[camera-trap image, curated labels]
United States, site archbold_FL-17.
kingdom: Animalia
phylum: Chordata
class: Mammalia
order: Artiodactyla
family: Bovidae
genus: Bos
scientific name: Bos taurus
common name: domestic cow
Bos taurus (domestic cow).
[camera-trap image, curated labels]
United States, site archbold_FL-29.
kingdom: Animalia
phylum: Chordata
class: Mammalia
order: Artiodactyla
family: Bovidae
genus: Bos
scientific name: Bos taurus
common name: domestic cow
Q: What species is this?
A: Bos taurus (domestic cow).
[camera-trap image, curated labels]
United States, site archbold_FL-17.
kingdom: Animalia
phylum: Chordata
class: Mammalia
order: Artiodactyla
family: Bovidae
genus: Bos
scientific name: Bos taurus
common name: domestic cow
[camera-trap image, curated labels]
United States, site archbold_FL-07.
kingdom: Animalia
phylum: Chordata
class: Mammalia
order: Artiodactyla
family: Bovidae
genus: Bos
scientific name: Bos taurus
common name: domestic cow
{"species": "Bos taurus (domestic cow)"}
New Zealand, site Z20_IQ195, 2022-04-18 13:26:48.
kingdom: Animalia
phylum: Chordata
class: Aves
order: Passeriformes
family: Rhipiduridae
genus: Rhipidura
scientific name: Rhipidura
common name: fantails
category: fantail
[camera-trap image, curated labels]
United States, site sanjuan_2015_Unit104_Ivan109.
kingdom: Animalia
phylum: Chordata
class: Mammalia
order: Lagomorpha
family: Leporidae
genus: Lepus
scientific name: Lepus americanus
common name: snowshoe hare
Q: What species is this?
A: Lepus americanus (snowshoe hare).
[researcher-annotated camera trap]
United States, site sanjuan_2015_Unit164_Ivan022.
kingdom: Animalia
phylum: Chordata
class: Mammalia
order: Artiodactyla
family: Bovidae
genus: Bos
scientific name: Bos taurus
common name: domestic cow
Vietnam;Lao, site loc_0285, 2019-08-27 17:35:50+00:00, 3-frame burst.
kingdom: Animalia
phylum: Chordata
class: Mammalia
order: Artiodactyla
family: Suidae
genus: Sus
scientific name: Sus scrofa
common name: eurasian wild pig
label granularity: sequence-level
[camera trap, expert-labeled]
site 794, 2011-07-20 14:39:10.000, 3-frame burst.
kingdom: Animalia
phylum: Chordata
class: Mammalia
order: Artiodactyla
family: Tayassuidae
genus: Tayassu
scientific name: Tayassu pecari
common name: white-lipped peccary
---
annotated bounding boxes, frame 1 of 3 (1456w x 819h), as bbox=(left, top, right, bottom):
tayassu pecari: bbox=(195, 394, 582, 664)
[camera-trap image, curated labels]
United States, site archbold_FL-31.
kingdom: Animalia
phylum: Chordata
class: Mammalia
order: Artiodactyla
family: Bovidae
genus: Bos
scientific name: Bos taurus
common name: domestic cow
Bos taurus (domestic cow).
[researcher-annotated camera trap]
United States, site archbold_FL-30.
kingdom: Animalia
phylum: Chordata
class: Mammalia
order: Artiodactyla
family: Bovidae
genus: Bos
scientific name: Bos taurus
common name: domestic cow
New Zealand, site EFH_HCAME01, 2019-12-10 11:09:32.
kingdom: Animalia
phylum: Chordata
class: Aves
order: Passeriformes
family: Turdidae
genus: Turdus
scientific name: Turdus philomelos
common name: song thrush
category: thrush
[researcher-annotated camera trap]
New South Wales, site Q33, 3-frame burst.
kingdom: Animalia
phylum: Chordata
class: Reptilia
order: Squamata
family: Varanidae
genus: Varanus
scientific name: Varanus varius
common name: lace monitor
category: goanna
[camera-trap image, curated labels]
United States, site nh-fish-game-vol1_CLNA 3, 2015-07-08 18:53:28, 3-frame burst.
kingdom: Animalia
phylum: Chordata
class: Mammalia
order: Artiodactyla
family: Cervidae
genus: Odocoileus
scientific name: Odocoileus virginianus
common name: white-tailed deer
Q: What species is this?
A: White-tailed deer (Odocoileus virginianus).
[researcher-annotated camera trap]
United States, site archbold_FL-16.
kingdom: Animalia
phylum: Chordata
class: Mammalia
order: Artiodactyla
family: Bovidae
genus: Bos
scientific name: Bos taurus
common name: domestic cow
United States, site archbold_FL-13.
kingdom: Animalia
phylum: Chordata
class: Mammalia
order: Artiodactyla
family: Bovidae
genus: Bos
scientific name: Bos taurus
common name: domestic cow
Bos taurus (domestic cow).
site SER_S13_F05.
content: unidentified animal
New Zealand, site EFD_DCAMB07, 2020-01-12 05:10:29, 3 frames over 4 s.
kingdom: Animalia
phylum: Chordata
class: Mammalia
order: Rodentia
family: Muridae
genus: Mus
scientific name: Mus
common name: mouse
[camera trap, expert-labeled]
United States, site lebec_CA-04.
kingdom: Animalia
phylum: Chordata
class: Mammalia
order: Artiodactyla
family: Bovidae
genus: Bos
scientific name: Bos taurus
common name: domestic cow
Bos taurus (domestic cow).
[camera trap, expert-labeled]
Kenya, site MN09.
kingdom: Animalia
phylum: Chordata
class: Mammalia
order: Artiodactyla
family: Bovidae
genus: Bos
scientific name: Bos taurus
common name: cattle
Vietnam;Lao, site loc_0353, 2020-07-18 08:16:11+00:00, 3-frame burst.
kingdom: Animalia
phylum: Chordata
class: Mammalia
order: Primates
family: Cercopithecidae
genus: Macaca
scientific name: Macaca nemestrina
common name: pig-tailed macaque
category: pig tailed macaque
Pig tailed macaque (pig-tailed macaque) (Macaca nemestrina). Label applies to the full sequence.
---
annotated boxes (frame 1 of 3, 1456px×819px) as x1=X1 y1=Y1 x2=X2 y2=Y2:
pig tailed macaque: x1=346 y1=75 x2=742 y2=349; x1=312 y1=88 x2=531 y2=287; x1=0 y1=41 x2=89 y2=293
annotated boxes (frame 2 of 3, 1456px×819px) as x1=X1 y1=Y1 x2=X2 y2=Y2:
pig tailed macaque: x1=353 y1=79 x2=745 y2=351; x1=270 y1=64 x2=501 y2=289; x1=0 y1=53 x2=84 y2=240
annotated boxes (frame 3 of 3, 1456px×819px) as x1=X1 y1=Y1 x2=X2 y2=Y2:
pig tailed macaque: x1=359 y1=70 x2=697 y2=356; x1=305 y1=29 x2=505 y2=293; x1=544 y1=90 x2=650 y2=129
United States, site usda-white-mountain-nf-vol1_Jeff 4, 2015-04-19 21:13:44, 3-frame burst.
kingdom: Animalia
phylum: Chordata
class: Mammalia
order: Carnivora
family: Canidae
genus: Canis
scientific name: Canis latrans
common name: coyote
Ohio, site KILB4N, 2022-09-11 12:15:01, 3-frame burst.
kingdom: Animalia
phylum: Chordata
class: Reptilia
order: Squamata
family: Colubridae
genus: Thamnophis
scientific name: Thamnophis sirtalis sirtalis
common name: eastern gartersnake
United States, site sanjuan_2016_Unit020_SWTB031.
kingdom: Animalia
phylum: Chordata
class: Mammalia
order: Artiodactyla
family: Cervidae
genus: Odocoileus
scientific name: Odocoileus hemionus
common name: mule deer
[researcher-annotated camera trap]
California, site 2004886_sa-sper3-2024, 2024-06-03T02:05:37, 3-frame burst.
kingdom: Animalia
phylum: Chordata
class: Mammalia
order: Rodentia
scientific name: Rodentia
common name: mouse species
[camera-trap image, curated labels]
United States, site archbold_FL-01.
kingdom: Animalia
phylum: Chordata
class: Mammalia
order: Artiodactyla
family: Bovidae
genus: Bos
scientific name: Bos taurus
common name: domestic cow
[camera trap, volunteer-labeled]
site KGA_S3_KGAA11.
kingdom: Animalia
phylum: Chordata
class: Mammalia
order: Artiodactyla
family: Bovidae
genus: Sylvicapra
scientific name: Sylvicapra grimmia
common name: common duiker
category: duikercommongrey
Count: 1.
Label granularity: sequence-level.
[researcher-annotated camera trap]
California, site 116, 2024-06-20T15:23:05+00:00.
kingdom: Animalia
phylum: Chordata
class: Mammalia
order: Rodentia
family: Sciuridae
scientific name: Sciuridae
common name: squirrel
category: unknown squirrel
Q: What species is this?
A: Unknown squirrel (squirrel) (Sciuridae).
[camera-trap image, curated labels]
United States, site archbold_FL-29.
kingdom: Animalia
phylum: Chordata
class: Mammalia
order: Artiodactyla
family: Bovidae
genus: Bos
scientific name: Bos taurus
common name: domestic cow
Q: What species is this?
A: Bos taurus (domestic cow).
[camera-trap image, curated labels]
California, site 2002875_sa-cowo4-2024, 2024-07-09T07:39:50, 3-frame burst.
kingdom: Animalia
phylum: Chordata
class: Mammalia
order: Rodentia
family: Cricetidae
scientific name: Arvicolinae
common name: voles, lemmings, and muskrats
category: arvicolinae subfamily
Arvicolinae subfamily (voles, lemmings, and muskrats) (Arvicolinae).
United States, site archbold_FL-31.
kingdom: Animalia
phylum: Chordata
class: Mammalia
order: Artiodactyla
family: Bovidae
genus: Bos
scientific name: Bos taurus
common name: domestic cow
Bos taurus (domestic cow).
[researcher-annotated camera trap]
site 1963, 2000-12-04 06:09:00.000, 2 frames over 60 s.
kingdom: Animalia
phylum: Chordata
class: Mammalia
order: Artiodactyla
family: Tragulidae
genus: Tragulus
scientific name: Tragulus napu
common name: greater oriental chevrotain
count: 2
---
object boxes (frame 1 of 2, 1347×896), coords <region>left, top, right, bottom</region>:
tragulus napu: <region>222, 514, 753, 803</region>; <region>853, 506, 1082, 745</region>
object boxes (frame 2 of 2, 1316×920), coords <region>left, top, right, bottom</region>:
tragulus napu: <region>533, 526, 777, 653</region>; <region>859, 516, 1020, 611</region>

----------------

▶ Problem description: The reply should consist of a single number: how many lines in the listing contain the word "Zealand".

▶ Result of the task: 3